# Changing out fluid in a Bob's JackPlate



## huntnetime (Jul 23, 2004)

I've searched high and low and cannot find a procedure for this. Anybody know the procedure for completely replacing the hydraulic fluid in a Bob's Jackplate? Thanks.

Sonny


----------



## Sonnysmarine (Mar 18, 2007)

Why are you changing it out?? THe fluid they use gets a milky look even if it never had any water in it. It's almost impossable to get all the old fluid out of the system unless you take every thing off and apart, The old fluid will stay in the lines and cly. and make the new fluid look just like the one after a couple times up and down.

You can drain the container, add fluid run it up and down and do it 4 or 5 times to get most of the old fuild out but will have to remove the pump and take off the resevior and clean each time. to flush the system.
Sonny Also.


----------



## Durtjunkee (Mar 23, 2007)

I did mine a couple of weeks ago.
1. Jack the motor/jackplate all the way up. Tilt the motor up as well, so you can access the jack plate.
2. Place an oil catch pan under the jack plate. It gets a little messy.
3. Loosen, but do not completely remove, the lower hose/hydraulic fitting on the cylinder. BEWARE!!! The motor and the jackplate are going to come down as the old fluid is forced out!
4. Now with the jack plate in the lowest position, try to raise it up. This will force some of the remaining fluid out of the resevoir and down the line, and out into your catch pan.
5. Open the resevoir and use some sort of suction device to remove any remaining fluid.
6. Fill the resevoir with your choice of oil. Bob's calls for 20w20 non detergent oil or a quality hydraulic oil. I have found that hydraulic jack oil works like a charm in the bobs and power pole both. It's about $4/quart at your local auto parts store.
7. Again try to raise the jack plate. This will purge old fluid from the line replacing the old oil with new.
8. Tighten the lower fitting. If you cant reach it with a wrench (like me) just finger tighten it for now.
9. Check and fill resevoir with fluid.
10. Raise the jack plate. It may take a few seconds for the pump to purge any air out. But keep at it. Eventually it will come up.
11. Fully tighten the lower fitting, this time with a wrench.
12. Cycle jack plate up and down several times. Add fluid if necessary.

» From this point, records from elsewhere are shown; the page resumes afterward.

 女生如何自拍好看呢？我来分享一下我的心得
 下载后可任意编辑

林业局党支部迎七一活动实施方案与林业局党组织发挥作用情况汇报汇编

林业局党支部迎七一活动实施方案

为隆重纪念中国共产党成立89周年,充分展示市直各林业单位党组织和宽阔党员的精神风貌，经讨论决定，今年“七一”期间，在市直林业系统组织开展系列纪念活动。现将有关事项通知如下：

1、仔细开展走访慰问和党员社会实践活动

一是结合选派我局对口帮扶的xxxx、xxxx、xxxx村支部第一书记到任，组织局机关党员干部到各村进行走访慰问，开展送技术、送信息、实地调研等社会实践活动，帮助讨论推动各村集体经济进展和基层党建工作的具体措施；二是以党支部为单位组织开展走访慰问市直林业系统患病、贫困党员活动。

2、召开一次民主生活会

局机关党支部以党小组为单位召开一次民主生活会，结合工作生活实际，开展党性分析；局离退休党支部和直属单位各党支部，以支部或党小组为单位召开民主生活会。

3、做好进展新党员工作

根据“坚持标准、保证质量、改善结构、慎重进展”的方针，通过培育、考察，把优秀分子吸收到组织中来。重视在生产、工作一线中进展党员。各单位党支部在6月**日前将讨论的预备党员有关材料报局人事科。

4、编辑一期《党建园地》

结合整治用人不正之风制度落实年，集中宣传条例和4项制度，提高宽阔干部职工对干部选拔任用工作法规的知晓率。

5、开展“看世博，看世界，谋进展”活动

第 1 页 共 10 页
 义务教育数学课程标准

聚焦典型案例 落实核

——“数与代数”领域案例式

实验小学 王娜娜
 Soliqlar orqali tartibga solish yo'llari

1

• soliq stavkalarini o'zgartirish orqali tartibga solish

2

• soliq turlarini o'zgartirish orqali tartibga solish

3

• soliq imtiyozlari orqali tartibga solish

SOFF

My fluid had about 5 years worth of condensation mixed in it. It was milky and nasty, and my jack plate was laboring and slow. I repeated this procedure twice that day, and plan on doing it once more here in a few weeks in an attempt to completely remove all the old oil. My jack plate now runs like new, sounds great, and is as fast as it was on day 1.

Good luck!


----------



## huntnetime (Jul 23, 2004)

Sonnysmarine said:


> Why are you changing it out?? THe fluid they use gets a milky look even if it never had any water in it. It's almost impossable to get all the old fluid out of the system unless you take every thing off and apart, The old fluid will stay in the lines and cly. and make the new fluid look just like the one after a couple times up and down.
> 
> You can drain the container, add fluid run it up and down and do it 4 or 5 times to get most of the old fuild out but will have to remove the pump and take off the resevior and clean each time. to flush the system.
> Sonny Also.


Hmmm...I assumed the milky color was due to water in the fluid. My pump/reservoir sits at the bottom of a rear compartment and it has had quite a bit of water in it in before, so I figured water got in the fluid. It's just been my experience that when any kind of oil turns milky in color, it has water in it. Is this not true with jackplates? Also, the boat is several years old and I bought it new a couple of years ago. Just figured maybe it's time. I don't know...what do you think?


----------



## Redfishr (Jul 26, 2004)

My last BOB's Jackplate on my old Transport was 7 years old when I sold the boat.
I never changed out the fluid and NEVER had a problem with the Jackplate.


----------



## goodwood (Mar 30, 2009)

considering doing this or just refilling. It's at the low mark.


----------